Snowden gives us our first real look at the level of surveillance that has now become normalized. The film documents the birth of what we now call "self policing" or censoring yourself for fear of ending up “on a list,” and the growing awareness that metadata paints a detailed picture of who you are, without actually knowing who you are or having more justification for tracking you.
The film also captures the birthplace of American paranoia in the realization that we're all being watched by Big Brother. That paranoia over the past decade has put conspiracy culture on steroids. When people know they are being watched, their behavior changes. Speech changes. Thought changes. That may be one of the most lasting impacts of what Snowden revealed.
Amazing to me is the lack of public revolt. There are hearings. There is outrage for a moment. Then the world moves on. For something this massive, the response feels incredibly small.

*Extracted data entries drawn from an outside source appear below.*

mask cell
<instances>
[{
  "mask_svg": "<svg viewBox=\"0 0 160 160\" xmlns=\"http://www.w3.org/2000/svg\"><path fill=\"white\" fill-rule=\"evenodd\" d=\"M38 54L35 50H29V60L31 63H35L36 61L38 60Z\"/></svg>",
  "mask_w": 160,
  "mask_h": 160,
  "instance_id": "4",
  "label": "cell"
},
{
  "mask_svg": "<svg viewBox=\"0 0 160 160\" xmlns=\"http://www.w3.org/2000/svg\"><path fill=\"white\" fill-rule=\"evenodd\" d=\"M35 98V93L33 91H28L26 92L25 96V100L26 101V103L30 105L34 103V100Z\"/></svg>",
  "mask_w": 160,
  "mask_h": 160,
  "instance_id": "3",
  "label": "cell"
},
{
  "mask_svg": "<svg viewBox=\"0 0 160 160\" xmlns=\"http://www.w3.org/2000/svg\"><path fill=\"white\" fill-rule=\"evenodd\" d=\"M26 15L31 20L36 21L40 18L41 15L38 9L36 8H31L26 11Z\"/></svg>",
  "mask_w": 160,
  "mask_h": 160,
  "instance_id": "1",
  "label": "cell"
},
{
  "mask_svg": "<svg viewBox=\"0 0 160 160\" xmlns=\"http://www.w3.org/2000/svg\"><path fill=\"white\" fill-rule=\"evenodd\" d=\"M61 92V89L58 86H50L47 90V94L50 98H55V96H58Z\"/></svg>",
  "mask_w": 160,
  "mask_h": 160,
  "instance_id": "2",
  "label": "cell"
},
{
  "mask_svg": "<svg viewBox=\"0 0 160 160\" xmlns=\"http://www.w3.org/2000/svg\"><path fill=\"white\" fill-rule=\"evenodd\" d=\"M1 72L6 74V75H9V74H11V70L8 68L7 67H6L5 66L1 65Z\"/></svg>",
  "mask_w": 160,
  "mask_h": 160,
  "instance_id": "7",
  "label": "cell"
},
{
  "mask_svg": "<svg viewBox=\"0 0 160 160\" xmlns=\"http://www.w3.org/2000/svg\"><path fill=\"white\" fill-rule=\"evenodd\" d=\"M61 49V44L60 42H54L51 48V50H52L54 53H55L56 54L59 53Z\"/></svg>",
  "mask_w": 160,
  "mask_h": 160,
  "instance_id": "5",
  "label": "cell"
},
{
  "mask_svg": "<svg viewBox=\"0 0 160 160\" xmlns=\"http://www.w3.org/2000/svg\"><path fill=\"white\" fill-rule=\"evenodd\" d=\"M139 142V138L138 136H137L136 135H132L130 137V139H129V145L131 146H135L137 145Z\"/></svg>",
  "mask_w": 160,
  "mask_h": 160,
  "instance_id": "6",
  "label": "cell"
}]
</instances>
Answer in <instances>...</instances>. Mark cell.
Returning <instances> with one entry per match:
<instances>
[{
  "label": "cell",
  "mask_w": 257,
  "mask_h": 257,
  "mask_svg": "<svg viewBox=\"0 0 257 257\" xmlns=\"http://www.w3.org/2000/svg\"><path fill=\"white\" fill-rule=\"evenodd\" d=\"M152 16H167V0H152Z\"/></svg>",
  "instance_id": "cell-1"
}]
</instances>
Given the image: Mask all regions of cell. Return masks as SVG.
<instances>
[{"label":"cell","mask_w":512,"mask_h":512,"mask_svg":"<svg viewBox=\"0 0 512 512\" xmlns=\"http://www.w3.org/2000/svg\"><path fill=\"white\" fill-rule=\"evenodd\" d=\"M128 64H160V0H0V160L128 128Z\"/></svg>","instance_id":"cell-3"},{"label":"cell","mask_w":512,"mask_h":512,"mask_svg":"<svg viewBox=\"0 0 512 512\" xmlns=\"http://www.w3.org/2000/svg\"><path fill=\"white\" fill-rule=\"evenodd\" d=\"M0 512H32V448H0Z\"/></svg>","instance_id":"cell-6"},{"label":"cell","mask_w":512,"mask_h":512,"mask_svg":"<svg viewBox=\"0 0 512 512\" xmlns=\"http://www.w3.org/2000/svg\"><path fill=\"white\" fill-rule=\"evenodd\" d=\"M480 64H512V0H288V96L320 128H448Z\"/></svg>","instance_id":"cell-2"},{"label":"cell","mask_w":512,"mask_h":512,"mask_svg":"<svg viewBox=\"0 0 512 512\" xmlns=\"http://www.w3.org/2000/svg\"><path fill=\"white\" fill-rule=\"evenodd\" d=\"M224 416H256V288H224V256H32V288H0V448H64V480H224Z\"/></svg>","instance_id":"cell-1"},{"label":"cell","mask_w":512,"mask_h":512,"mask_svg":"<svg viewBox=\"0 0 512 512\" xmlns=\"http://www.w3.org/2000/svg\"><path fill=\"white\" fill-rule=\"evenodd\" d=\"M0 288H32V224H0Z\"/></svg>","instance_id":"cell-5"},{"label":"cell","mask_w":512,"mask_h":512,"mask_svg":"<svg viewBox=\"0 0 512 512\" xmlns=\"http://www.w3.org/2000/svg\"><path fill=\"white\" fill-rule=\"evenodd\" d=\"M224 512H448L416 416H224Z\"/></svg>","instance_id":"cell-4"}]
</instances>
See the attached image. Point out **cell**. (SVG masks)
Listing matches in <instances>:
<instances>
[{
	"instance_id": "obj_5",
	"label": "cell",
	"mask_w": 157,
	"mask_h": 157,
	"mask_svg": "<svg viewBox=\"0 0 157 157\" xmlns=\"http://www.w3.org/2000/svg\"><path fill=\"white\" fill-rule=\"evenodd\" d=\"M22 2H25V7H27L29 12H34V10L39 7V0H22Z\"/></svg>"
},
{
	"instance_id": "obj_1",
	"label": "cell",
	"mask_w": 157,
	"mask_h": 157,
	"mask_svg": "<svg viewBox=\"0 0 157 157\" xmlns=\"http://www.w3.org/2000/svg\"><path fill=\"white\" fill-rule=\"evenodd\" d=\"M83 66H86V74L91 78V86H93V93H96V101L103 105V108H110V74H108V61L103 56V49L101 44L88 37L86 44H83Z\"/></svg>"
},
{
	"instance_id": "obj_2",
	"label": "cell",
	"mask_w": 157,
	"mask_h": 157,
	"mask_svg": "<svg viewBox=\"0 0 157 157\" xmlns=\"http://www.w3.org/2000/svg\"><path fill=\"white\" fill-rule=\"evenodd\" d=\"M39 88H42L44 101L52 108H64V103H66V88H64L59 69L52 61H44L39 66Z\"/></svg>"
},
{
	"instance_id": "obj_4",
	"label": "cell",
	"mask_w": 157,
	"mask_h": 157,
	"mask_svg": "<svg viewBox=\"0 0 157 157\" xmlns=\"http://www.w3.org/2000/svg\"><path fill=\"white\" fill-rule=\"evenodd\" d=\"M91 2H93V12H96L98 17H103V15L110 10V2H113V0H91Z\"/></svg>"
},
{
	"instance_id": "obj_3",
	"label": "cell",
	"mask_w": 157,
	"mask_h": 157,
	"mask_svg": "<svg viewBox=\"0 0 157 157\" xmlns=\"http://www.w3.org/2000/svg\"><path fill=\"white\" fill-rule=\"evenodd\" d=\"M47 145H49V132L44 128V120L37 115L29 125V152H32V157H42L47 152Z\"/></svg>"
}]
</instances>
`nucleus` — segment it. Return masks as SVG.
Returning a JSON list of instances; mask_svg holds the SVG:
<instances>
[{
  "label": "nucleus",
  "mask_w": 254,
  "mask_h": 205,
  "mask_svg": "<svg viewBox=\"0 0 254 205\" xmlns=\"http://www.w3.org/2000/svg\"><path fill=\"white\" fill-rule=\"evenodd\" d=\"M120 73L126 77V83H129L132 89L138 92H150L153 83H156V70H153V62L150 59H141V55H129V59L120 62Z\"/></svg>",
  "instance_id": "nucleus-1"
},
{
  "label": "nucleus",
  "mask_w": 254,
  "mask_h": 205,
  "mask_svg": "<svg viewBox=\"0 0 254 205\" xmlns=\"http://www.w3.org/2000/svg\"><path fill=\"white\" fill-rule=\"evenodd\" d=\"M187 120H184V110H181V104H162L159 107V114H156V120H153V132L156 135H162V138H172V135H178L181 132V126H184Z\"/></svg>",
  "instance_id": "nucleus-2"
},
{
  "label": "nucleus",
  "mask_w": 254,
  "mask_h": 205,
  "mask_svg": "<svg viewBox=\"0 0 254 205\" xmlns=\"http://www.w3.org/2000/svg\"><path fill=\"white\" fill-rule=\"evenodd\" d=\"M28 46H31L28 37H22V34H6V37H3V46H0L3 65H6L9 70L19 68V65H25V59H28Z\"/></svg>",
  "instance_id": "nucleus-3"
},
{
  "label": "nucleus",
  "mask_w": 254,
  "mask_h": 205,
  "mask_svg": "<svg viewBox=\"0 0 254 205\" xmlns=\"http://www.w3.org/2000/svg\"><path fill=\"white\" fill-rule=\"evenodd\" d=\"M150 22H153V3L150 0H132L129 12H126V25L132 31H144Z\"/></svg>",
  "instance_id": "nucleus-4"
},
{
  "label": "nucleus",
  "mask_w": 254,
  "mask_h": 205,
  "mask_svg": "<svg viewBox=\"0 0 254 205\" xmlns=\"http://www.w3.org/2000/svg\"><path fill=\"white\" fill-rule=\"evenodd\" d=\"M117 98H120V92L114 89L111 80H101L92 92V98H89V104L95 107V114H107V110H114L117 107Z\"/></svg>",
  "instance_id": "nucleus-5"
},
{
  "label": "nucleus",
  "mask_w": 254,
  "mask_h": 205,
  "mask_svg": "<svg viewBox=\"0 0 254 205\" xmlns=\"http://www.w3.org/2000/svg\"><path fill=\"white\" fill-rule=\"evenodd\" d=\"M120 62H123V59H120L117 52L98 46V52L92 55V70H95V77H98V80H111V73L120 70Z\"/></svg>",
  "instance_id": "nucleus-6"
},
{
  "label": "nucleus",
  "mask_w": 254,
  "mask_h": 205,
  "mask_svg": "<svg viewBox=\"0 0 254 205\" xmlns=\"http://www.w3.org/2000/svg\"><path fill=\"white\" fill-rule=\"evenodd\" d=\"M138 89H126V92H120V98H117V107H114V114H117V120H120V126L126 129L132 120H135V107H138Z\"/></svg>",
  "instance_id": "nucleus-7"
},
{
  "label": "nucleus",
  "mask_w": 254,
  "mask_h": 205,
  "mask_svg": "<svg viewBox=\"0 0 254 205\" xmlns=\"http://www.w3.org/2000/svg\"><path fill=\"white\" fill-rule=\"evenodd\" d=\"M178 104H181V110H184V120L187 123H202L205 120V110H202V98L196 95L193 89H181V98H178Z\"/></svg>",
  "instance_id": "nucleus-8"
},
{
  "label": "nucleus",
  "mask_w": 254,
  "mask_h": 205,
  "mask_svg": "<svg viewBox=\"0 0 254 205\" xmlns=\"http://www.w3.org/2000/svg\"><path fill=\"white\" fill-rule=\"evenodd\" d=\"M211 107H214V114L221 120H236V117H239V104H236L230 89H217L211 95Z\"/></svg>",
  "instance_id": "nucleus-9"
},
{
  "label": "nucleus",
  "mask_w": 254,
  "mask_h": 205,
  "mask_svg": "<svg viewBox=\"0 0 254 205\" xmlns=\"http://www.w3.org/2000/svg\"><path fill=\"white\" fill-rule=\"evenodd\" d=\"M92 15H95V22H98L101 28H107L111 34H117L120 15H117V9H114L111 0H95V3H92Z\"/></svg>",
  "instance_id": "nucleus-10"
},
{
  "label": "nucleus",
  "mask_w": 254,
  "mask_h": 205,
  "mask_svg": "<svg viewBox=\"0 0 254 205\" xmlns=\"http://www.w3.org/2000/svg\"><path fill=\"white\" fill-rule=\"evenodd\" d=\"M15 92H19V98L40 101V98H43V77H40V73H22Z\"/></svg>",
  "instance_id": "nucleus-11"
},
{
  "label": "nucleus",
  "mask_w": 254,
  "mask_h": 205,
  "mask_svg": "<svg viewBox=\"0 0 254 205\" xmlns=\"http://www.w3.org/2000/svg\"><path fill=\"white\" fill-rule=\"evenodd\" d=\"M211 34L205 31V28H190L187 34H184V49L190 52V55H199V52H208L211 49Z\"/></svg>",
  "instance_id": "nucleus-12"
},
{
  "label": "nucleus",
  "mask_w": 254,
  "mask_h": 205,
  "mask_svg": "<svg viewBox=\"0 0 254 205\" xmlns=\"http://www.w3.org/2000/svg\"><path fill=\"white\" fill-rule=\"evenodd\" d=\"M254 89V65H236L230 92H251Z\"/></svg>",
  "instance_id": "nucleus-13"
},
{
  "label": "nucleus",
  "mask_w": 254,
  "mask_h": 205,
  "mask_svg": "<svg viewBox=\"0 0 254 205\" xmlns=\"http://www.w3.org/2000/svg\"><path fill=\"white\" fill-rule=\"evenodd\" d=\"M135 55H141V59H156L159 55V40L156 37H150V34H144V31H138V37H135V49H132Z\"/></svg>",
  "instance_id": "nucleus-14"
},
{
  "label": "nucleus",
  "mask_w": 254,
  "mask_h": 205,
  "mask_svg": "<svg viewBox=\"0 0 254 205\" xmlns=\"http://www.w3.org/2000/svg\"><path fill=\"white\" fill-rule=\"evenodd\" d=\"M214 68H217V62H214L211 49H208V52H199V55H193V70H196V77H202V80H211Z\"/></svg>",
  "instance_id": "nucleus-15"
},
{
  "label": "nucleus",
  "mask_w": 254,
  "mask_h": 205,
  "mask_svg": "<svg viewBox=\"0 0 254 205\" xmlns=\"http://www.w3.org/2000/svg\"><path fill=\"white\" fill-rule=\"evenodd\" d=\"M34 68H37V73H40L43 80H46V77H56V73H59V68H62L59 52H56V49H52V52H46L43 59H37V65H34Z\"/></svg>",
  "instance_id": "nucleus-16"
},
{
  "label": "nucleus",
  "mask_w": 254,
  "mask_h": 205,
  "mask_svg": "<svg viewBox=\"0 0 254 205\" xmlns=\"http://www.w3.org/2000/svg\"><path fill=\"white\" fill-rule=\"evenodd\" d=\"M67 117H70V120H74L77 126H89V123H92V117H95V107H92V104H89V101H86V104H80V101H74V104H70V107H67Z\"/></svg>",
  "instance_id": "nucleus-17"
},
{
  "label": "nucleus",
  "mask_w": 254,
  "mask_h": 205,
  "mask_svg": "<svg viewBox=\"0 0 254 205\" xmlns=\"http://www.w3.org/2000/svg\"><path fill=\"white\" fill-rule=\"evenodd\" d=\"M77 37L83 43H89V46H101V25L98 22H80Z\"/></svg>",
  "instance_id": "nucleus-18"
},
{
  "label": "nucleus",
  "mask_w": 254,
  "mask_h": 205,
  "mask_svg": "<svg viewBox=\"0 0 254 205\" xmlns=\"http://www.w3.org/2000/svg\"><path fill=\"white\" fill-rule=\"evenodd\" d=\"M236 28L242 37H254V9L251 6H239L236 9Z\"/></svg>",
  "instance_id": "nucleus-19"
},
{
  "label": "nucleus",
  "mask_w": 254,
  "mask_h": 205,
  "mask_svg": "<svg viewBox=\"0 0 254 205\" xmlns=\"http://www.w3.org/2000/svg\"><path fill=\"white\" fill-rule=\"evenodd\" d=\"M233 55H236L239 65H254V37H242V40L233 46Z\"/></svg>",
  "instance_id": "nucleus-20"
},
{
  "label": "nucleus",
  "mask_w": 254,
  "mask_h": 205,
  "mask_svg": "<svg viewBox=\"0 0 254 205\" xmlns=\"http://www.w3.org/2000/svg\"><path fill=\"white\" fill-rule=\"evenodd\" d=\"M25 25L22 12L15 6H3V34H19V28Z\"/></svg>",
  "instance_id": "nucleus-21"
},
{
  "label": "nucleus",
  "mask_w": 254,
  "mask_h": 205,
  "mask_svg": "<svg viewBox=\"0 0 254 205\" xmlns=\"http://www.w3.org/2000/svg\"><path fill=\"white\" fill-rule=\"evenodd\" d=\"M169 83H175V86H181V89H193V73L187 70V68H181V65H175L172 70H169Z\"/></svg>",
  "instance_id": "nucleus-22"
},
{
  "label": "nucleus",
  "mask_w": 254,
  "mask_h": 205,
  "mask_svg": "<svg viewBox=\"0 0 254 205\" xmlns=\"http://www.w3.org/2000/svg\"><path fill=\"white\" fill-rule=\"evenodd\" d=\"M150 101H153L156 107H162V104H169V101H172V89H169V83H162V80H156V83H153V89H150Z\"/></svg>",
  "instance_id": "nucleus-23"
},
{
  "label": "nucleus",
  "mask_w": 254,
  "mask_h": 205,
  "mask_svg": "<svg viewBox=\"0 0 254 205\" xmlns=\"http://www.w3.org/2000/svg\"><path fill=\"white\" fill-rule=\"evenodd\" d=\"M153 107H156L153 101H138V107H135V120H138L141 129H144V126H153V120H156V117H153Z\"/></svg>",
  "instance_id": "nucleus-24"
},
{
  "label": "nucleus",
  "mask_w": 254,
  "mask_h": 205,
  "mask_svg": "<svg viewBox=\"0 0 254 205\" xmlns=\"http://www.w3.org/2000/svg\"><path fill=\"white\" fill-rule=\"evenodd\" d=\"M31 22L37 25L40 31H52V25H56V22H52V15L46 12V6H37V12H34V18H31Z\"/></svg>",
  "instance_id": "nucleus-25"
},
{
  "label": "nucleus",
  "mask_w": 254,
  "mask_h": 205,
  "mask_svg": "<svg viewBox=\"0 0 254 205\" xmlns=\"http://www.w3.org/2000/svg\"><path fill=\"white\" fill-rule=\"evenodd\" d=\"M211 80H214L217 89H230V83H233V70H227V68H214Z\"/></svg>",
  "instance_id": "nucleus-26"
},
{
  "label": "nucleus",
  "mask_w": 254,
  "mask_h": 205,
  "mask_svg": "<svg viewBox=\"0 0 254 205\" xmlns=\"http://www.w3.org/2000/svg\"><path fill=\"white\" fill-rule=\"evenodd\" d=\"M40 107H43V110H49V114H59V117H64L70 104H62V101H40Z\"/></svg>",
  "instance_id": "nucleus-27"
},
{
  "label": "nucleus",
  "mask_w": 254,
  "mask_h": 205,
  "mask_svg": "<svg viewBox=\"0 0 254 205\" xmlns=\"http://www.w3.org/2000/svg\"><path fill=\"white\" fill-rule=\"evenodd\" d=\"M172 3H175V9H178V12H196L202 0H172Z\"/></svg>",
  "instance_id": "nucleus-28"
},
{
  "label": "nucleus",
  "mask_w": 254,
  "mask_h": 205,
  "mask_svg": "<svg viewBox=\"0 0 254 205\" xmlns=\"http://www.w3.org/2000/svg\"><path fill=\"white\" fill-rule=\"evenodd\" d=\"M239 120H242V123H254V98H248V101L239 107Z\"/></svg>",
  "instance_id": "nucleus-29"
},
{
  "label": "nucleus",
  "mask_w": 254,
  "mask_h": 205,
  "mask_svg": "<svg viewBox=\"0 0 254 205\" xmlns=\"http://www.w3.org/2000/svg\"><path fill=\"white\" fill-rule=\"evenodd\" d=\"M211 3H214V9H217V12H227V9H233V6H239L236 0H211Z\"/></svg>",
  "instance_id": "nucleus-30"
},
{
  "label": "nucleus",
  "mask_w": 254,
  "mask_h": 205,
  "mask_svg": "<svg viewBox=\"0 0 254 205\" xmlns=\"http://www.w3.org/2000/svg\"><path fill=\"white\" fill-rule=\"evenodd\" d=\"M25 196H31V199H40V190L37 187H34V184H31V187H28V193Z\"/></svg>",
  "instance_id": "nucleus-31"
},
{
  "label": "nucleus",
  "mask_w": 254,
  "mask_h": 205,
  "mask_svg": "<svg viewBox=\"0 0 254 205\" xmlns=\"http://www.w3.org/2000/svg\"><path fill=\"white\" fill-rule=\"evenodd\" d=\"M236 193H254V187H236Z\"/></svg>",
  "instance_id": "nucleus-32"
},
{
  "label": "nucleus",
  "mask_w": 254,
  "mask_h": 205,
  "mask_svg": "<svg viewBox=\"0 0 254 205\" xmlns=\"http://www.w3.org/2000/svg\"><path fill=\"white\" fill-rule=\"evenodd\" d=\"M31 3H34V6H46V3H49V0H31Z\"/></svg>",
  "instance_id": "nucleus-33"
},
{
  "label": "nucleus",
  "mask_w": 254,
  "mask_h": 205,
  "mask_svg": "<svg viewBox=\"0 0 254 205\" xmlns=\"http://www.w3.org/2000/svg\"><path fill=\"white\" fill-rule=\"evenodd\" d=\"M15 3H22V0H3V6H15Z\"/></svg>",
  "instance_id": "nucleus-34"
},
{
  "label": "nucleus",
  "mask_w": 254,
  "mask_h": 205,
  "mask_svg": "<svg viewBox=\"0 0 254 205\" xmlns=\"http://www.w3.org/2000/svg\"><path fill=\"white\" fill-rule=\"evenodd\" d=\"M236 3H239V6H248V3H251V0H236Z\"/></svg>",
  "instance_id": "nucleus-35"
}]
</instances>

There is also a powerful story of journalism here. Real investigative journalism. The kind we rarely see anymore. The Guardian is visibly scared of going up against the U.S. security state. Journalists are risking their own freedoms to publish this information. The enormous power and influence of global governments become impossible to ignore.
What makes Snowden’s story so heavy is what he gives up. He sacrifices his entire world for what he believes is right. His life is effectively destroyed. He cannot return to the United States, visit his family freely, or fully experience his own culture. The message to future whistleblowers is painfully clear. Speak out and lose everything.
So what protection do we actually have? That question hangs over the entire film and goes unanswered.
I am a fan of Snowden. Team USA is only great if it remains true to its ideals. Citizenfour is not just a portrait of a whistleblower. It is a mirror held up to a country that must decide whether security is worth the cost of freedom, or will it continue to be lulled to sleep by compliance and complacency.